Net income at Post Holdings in the first quarter ended Dec. 31, 2023, totaled $88.1 million, equal to $1.46 per share on the common stock, down 4% from $91.9 million, or $1.66 per share, in the same period a year ago. This year’s results included a $21.1 million expense on swaps, which compared with $12.3 million in income on swaps a year ago.
Adjusted earnings from continuing operations, meanwhile, totaled $113.7 million, which compared with $71.2 million in the same period a year ago.
Net sales in the quarter increased 26% to $1.96 billion from $1.57 billion. The most recent quarterly results included $428.9 million in net sales from acquisitions.
The strong first-quarter performance prompted Post to raise its full-year fiscal 2024 adjusted EBITDA to $1.29 billion to $1.34 billion, up from an earlier forecast of $1.22 billion to $1.28 billion.
Segment profit in the Post Consumer Brands business totaled $132.7 million, up 67% from $79.3 million a year ago.

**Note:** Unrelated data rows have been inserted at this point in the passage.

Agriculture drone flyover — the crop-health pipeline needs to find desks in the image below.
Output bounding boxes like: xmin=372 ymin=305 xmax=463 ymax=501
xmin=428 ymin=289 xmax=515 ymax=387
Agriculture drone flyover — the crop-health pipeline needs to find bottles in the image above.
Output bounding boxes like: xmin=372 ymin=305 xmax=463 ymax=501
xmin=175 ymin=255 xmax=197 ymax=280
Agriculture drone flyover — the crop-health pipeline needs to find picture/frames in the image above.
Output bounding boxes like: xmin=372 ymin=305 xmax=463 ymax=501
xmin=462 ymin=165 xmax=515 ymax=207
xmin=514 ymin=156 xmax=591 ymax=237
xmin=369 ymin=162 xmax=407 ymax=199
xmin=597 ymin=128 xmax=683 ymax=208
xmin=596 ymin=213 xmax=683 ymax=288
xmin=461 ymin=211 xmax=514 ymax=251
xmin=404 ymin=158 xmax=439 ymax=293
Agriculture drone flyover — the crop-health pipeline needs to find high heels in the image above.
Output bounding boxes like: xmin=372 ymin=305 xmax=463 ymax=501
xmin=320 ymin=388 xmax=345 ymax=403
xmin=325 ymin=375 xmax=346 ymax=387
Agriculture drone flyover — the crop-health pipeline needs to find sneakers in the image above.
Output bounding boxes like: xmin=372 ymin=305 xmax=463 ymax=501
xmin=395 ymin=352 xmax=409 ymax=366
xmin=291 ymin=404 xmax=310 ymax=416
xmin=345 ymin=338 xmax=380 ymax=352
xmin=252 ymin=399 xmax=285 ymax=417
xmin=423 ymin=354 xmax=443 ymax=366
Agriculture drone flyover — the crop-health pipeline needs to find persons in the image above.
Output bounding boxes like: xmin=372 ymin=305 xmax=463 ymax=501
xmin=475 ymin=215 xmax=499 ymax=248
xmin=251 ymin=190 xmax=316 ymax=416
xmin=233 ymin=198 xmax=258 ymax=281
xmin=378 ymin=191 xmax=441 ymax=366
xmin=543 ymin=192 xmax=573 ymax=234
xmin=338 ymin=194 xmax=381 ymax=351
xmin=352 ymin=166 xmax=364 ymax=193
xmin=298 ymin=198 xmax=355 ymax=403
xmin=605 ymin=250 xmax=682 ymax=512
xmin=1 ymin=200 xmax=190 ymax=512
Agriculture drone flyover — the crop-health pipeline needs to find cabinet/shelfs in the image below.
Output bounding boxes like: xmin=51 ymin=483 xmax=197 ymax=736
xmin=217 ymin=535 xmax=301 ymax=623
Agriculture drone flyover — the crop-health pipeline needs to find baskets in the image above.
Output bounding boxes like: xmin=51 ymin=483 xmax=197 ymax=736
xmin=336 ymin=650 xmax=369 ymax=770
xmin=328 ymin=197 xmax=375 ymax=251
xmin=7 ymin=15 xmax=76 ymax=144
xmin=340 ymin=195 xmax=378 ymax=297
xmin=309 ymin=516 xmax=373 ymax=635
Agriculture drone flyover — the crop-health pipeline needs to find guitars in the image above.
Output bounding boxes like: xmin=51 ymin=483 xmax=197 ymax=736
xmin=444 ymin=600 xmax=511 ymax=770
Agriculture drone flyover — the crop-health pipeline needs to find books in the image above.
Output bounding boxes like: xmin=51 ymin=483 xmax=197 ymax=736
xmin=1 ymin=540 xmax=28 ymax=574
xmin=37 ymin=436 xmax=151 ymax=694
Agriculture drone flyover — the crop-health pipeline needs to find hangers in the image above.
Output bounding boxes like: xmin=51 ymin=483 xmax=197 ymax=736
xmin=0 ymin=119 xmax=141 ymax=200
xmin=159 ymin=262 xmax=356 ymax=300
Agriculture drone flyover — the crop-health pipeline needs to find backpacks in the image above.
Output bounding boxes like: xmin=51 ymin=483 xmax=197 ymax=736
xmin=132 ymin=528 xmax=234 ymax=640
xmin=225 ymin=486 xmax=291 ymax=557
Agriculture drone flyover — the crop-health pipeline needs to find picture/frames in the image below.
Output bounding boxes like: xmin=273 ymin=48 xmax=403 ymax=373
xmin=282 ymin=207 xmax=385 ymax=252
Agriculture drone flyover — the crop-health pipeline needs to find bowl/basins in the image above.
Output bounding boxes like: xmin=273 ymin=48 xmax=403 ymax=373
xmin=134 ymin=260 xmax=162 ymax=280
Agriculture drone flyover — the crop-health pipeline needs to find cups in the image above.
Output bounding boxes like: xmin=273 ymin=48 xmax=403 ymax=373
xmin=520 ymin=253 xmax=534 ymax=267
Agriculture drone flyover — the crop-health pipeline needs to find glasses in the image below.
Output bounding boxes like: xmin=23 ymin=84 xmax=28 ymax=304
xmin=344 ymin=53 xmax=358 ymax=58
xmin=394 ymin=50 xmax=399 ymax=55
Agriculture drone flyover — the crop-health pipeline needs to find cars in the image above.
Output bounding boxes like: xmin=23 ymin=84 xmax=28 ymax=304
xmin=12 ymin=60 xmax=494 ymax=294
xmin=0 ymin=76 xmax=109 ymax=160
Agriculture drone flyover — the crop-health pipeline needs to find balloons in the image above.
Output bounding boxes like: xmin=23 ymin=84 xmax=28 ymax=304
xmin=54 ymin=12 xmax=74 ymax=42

Net sales rose 78% to $988.6 million from $554.7 million.
Jeff A. Zadoks, executive vice president and chief operating officer, said both pet food and grocery had a strong quarter within the Post Consumer Brands unit.
“Pet food exceeded our expectations as strong manufacturing performance supported growth in our value brands, and we saw encouraging signs of stabilization in our premium brands,” Zadoks said. “We began making the investments in this business that we spoke about last quarter. However, some costs ramped up slower than we expected.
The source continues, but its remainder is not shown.